Here’s the output of docker top taiga-docker-taiga-async-rabbitmq-1
UID PID PPID C STIME TTY TIME CMD
100 2919177 2919098 0 08:50 ? 00:00:00 /bin/sh /opt/rabbitmq/sbin/rabbitmq-server
100 2919523 2919177 0 08:50 ? 00:00:00 /usr/local/lib/erlang/erts-12.3.2.1/bin/epmd -daemon
100 2920508 2919177 2 08:50 ? 00:00:07 /usr/local/lib/erlang/erts-12.3.2.1/bin/beam.smp -W w -MBas ageffcbf -MHas ageffcbf -MBlmbcs 512 -MHlmbcs 512 -MMmcs 30 -P 1048576 -t 5000000 -stbt db -zdbbl 128000 -sbwt none -sbwtdcpu none -sbwtdio none -B i -- -root /usr/local/lib/erlang -progname erl -- -home /var/lib/rabbitmq -- -pa -noshell -noinput -s rabbit boot -boot start_sasl -lager crash_log false -lager handlers []

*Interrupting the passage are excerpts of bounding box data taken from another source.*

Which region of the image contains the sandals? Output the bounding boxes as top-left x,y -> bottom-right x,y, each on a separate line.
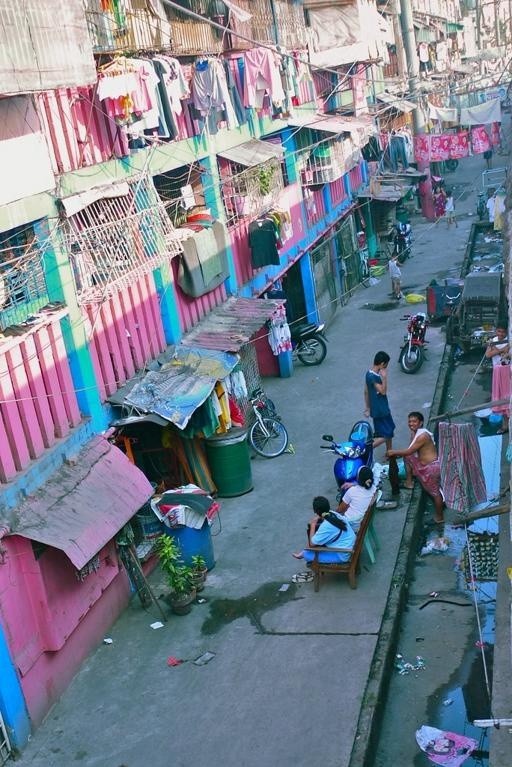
292,571 -> 315,579
292,576 -> 313,583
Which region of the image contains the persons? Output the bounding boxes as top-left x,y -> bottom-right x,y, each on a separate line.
387,252 -> 405,302
361,350 -> 395,452
485,152 -> 496,170
385,412 -> 447,524
484,323 -> 511,365
290,495 -> 358,566
336,465 -> 375,525
443,190 -> 461,230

100 2920534 2920508 0 08:50 ? 00:00:00 erl_child_setup 1073741816
100 2920836 2920534 0 08:50 ? 00:00:00 inet_gethost 4
100 2920837 2920836 0 08:50 ? 00:00:00 inet_gethost 4
And the same for docker top taiga-docker-taiga-events-rabbitmq-1
UID PID PPID C STIME TTY TIME CMD
100 2918554 2918482 0 08:50 ? 00:00:00 /bin/sh /opt/rabbitmq/sbin/rabbitmq-server
100 2919456 2918554 0 08:50 ? 00:00:00 /usr/local/lib/erlang/erts-12.3.2.1/bin/epmd -daemon
100 2920405 2918554 1 08:50 ? 00:00:07 /usr/local/lib/erlang/erts-12.3.2.1/bin/beam.smp -W w -MBas ageffcbf -MHas ageffcbf -MBlmbcs 512 -MHlmbcs 512 -MMmcs 30 -P 1048576 -t 5000000 -stbt db -zdbbl 128000 -sbwt none -sbwtdcpu none -sbwtdio none -B i -- -root /usr/local/lib/erlang -progname erl -- -home /var/lib/rabbitmq -- -pa -noshell -noinput -s rabbit boot -boot start_sasl -lager crash_log false -lager handlers []
100 2920455 2920405 0 08:50 ? 00:00:00 erl_child_setup 1073741816
100 2920732 2920455 0 08:50 ? 00:00:00 inet_gethost 4
100 2920733 2920732 0 08:50 ? 00:00:00 inet_gethost 4
I am unable to troubleshoot for a while, however, after some digging, I do suspect that the issue arose when I changed the DNS settings of my host machine which then got copied into the container on execution. A lot of the services that I am hosting were challenged by the DNS change, and several of them had telemetry as the issue, as it’s one of the only outwards directed functionalities in many of my services.
brief troubleshooting when I had the issue showed me that just adding the google and cloudflare dns as follows:
dns:
- 8.8.8.8
- 114.114.114.114
to the docker-compose.yml file under taiga-async did not fix the high cpu issue, so perhaps I needed to add an ipv6 resolution, or maybe it’s stuck some other way. If it was an internet issue, it may be reproducible through setting an iptables rule against the container ip. I’ll have to check that at another time.
Certainly the issue is still present, only instead of commenting out the code I just end the task when I start the compose project. Perhaps I will create a source volume mount and play around with bad internet. It’s always fun to dive into new codebases.
on a side note, what software are you using for this community forum? I quite like it!